Rising interest rates have helped savers with a wider range of options for cash than for more than a decade. With inflation reducing, there is less risk of a permanent loss of purchasing power when inflation is higher than interest earned. The new era of higher interest rates has reduced mortgage affordability. This means house prices have fallen.

 

The signs are that the economic medicine of higher interest rates is working. Meanwhile, the conditions offer better support for traditional ‘value’ shares, rather than ‘growth’ stocks, as well as real assets that have revenue streams with some form of inflation protection.

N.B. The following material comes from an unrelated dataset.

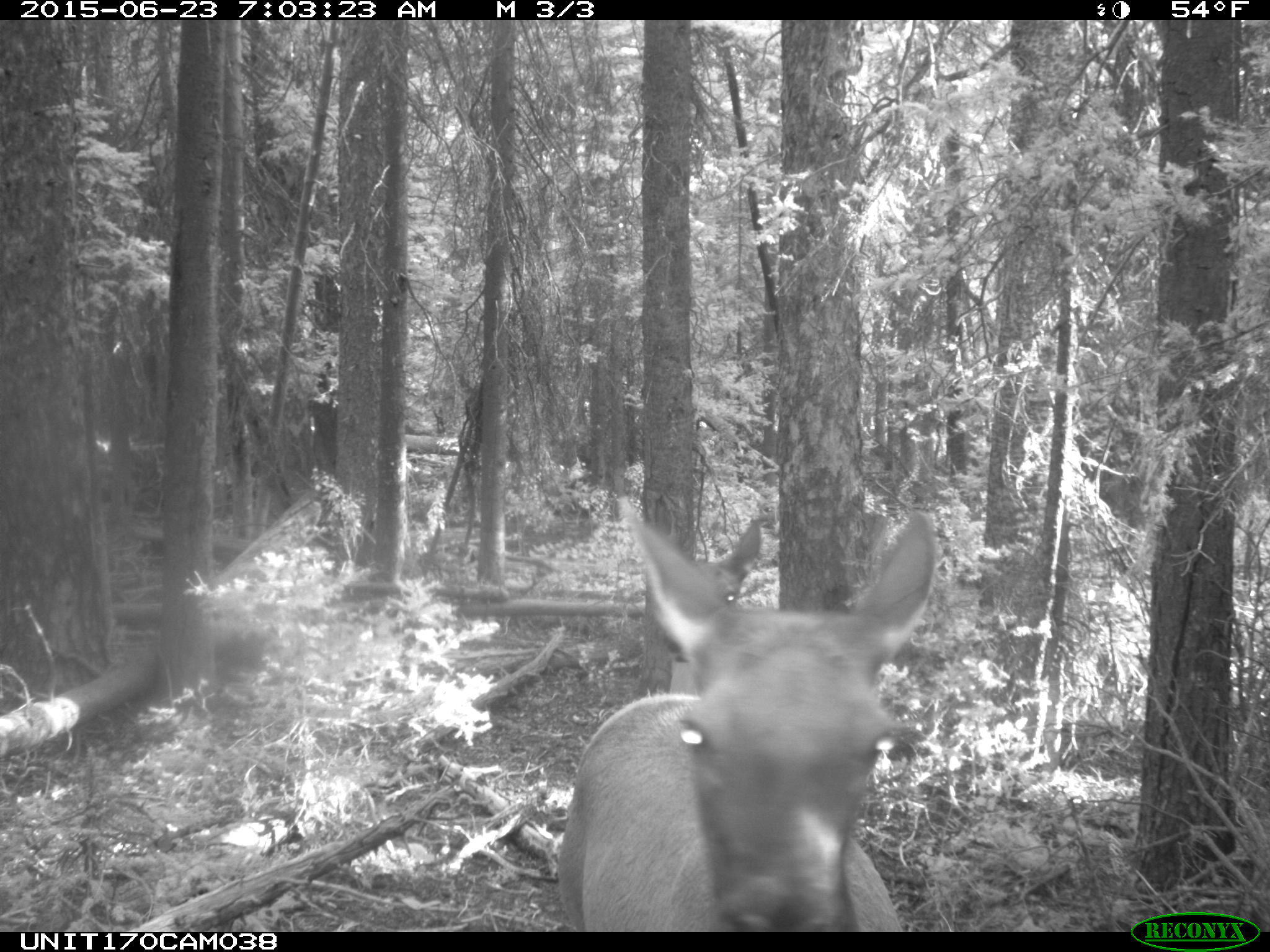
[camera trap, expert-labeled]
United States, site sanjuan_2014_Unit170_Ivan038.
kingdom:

Index / Asset Class Return Period Change
FTSE 100 (UK shares) Year to 29 February 2024 -3.1%
FTSE 100 Rise from post financial crisis trough (6 March 2009) 117.6%
FTSE 100 Fall from most recent peak (20 February 2023) -4.8%
S&P 500 (US shares) Year to 29 February 2024 28.6%
Nikkei 225 (Japanese shares) Year to 29 February 2024 43.1%
Hang Seng (Hong Kong shares) Year to 29 February 2024 -16.8%
UK CPI (inflation) Year to 31 January 2024 4.0%
UK GDP (economic growth) Q4 2023 -0.3%
UK 10-year Gilt Yield change year to Year to Year to 29 February 2024 8.7%*
UK 10-year Gilt Yield change month to Year to Year to 29 February 2024 9.5%*
Residential Property

(Nationwide House Price Index)

Year to 29 February 2024 1.2%
Residential Property

(Nationwide House Price Index)

Fall from August 2022 all-time high -4.9%

 

Gold Year to 29 February 2024 11.1%

*An increase in yield means a decrease in capital and vice versa.

 

Why most people do not need to act during periods of uncertainty:

 

Time in the market, rather than timing the market, is often the key to successful long-term investing. If you sell today, then when do you buy back? We believe investments should be held for the medium to long-term. Portfolios are spread and so not overexposed to one asset class, and this means you are highly unlikely to be fully invested in shares.

 

It is not advisable for medium to long term investors, whose attitude to risk and circumstances have not changed, to alter a diversified portfolio because of short term volatility:

 

  • Fidelity International published data on returns from the FTSE All Share for fifteen years to the end of February 2023, which shows the effect of short-term volatility. The effect of missing the ten best days in the market is that returns are cut from 6.2% per annum to 1.7% per annum. Missing the best thirty days makes returns negative at -3.2%.
  • Therefore, consistently timing the market whether out or in is incredibly difficult. Nobel Laureate William Sharpe found that ‘market timers’ must be right 82% of the time to match the return realised by long term investors.
  • This underpins our belief that investments should be held for the medium to long-term. Since 1899 the UK stock market has outperformed cash in around 75% of five-year periods and around 90% of ten-year periods.

 

Who needs to act, and if so, what action:

 

  • Investment risk refers to the range of returns, with the greater risk taken leading to the greater range of returns both positive and negative. If you feel your risk tolerance might have changed, or you want us to check the ongoing suitability of the portfolio based on your risk tolerance, please ask us for a fresh Risk Profile Questionnaire.
  • If you a short-term investor, which means you are approaching taking benefits from your pension in 2024 or have a known or emerging need to take a capital withdrawal from your portfolio, you need to contact us so we can assess your options.
  • If you take fixed regular withdrawals from your pension or investments, sharp market movements are to be avoided and it is necessary to review the ongoing sustainability of these payments. If you are spending less, then withdrawal reductions might be affordable.
  • It is important to keep a buffer of six to twelve months of outgoings in cash deposits. Cash interest rates have improved.